[Given material]
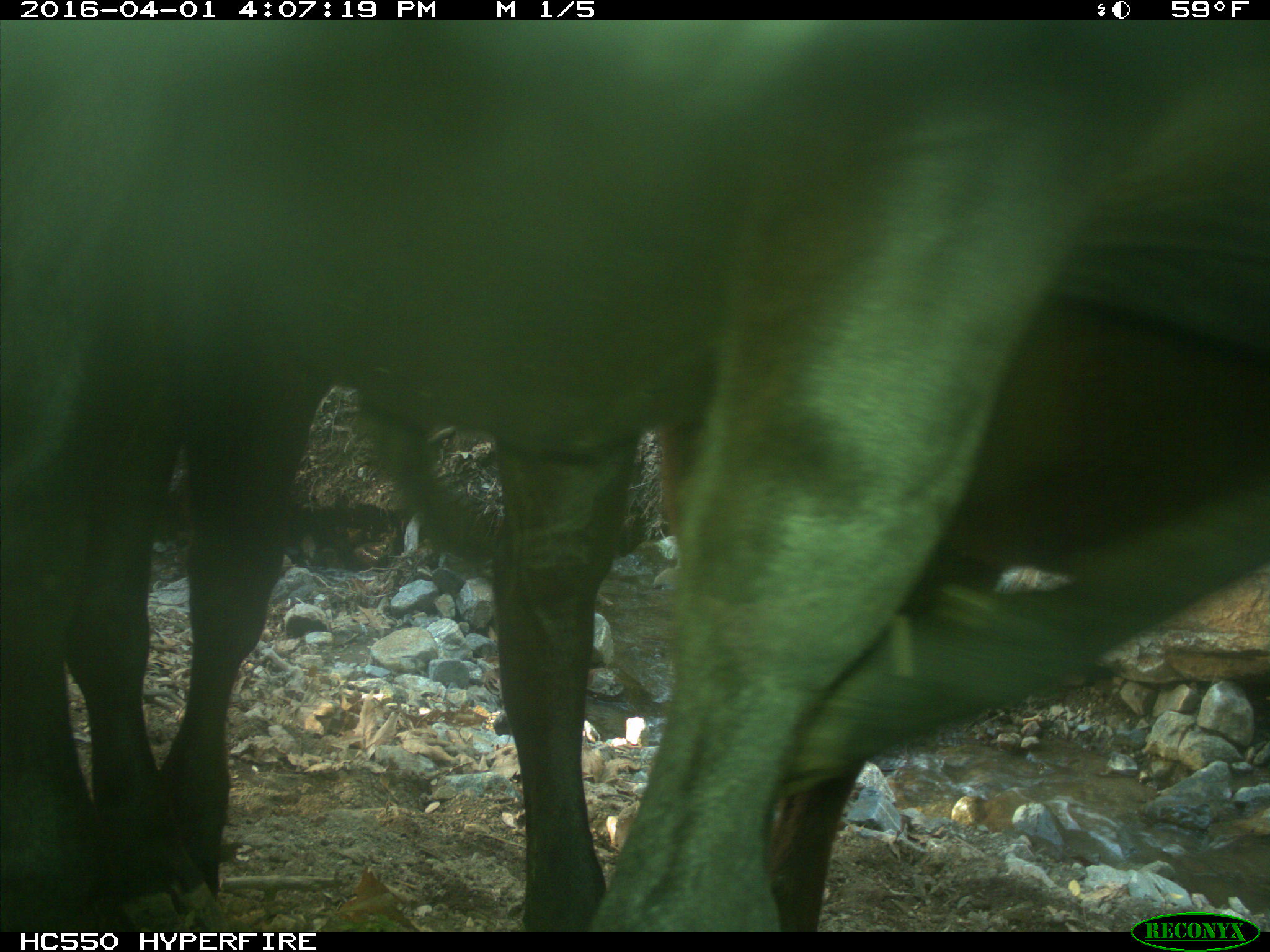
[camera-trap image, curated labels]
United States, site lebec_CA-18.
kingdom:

[What to work on] Quote the preceding listing precisely and completely, omitting its images.

[Task answer]
[camera-trap image, curated labels]
United States, site lebec_CA-18.
kingdom:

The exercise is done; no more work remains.